Chemistry Modeling Tool Explores Microbial Life in Icy Worlds

SwRI researchers are expanding their corrosion modeling software to predict if icy worlds —such as Saturn’s moon, Enceladus—may be able to harbor microbial life. In this cross-polarized light microscope image, pores are visible in glycine-doped ice formed in a laboratory investigation of Enceladus’ subsurface conditions. These pores could form habitable niches for microbial life. Photo courtesy of Charity Phillips-Lander, SwRI.

Researchers at the U.S. Southwest Research Institute (San Antonio, Texas, USA) are expanding software normally used to model electrolytes and predict corrosion and turning it into a tool that can help determine whether ice-covered worlds have appropriate conditions for microbial life. 

The project is supported by the Habitable Worlds program of the U.S. National Aeronautics and Space Administration (NASA), which uses knowledge of Earth’s history and the life upon it as a guide for determining processes and conditions to create and maintain habitable environments.

Chemistry modeling software is often used to predict complex chemical environments at various temperatures and pressures. Dr. Florent Bocher, group leader at SwRI, has long used this type of software to understand and define corrosive conditions. 

Microbial Life in Harsh Environments

In 2023, he and Dr. Charity Phillips-Lander—a senior research scientist at SwRI who currently studies organics in icy world laboratory analogs under another NASA Habitable Worlds project—began exploring if this tool could help characterize the role of harsh environments in harboring microbial life.

Because the modeling software used for corrosion studies already covers a wide range of parameters and chemistry, Phillips-Lander and Bocher found that it also has potential to model environments expected on icy moons in the solar system. Ultimately, this can help predict the conditions of another world and whether it can sustain life. 

Unlike most environmental modeling software, the chemistry modeling tool accounts for the presence of organics, which are carbon-based compounds that are essential for life.

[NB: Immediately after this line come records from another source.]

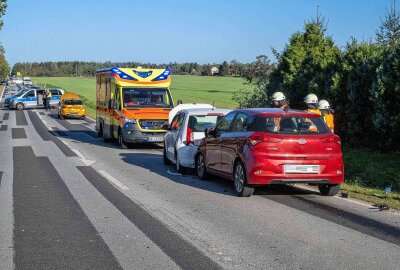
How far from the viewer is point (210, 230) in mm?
7699

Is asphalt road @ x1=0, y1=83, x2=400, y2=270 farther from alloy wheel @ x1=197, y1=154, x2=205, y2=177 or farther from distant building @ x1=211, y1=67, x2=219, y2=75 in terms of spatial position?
distant building @ x1=211, y1=67, x2=219, y2=75

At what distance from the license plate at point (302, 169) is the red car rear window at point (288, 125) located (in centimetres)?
61

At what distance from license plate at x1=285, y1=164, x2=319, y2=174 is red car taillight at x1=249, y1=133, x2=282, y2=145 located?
0.47m

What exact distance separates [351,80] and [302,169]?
899 cm

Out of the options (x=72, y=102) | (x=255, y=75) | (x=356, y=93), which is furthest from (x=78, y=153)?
(x=72, y=102)

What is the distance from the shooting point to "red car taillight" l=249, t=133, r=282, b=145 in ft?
32.6

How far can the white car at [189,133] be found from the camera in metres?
13.8

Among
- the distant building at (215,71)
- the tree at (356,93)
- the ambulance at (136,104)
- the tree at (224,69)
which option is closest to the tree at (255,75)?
the ambulance at (136,104)

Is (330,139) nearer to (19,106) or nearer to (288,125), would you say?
(288,125)

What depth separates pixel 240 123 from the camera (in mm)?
11016

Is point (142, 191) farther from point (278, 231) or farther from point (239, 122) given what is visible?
point (278, 231)

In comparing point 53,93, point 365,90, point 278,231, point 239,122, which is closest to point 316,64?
point 365,90

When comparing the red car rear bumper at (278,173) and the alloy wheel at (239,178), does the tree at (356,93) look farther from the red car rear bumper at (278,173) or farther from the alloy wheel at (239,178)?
the alloy wheel at (239,178)

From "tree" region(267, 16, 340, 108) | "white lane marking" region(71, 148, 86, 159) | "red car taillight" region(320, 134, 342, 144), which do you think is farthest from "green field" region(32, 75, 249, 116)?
"red car taillight" region(320, 134, 342, 144)
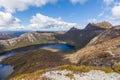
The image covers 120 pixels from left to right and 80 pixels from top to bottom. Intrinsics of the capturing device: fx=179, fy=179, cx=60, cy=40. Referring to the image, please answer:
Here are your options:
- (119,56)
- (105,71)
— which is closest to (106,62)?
(119,56)

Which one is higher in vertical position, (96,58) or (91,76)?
(91,76)

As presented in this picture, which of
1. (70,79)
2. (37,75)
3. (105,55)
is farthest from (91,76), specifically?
(105,55)

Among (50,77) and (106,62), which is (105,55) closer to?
(106,62)

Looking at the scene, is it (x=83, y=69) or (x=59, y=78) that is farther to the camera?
(x=83, y=69)

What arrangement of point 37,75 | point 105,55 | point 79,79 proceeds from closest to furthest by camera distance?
point 79,79, point 37,75, point 105,55

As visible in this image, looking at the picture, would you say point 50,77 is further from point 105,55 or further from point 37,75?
point 105,55

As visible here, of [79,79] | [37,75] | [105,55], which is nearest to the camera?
[79,79]
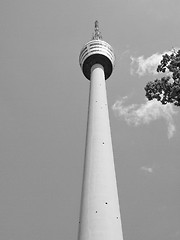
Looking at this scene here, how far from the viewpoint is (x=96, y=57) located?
172 ft

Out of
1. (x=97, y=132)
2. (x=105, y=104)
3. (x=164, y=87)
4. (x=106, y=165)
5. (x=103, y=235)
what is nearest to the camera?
(x=103, y=235)

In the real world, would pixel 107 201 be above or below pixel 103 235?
above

Simulating Extreme Conditions

“The question of habitability is about constraining the environmental factors that make it more likely to be friendly to life versus inhospitable,” Phillips-Lander says. “Most geochemical modeling software doesn’t account for organics at the conditions expected on ocean worlds, so I couldn’t model things that I was seeing in the lab during laboratory investigations of the conditions of ice-covered moons in our solar system, like Europa and Enceladus.”

Bocher and Phillips-Lander found that the model they created could predict the presence of pores in organics-doped ice, which is ice mixed with organic molecules. This would allow them to study how it reacts in simulations of extreme conditions from other worlds. Phillips-Lander says she observed similar pores in her laboratory work.

While preliminary results were promising, Bocher and Phillips-Lander realized that they were pushing the tool beyond its intended use. As a result, they began collaborating with Dr. Mike Rubal, a staff scientist, to improve the existing software. To support that collaboration effort, SwRI recently received a three-year, $750,000 grant from NASA’s Habitable Worlds program to enhance and broaden the software’s abilities.

Future Software Improvements 

“With improvements, this tool will be able to provide a great deal of valuable information about ocean worlds,” Bocher says. “It’s one thing to know what chemical composition to expect, but it’s much more helpful to know what compounds are present, and what chemical phases they’re in.”

The researchers say they are now collaborating with a software provider to expand and improve their tools to more accurately model the conditions of other worlds like Enceladus, the ice-covered moon orbiting Saturn. This moon is thought to contain a subsurface ocean that may harbor microbial life.

“This new project will help us collect that missing data, add it to the modeling software, and then construct those models to provide greater context for laboratory investigations into these icy ocean worlds… and hopefully also what we would see during a future mission,” Phillips-Lander says.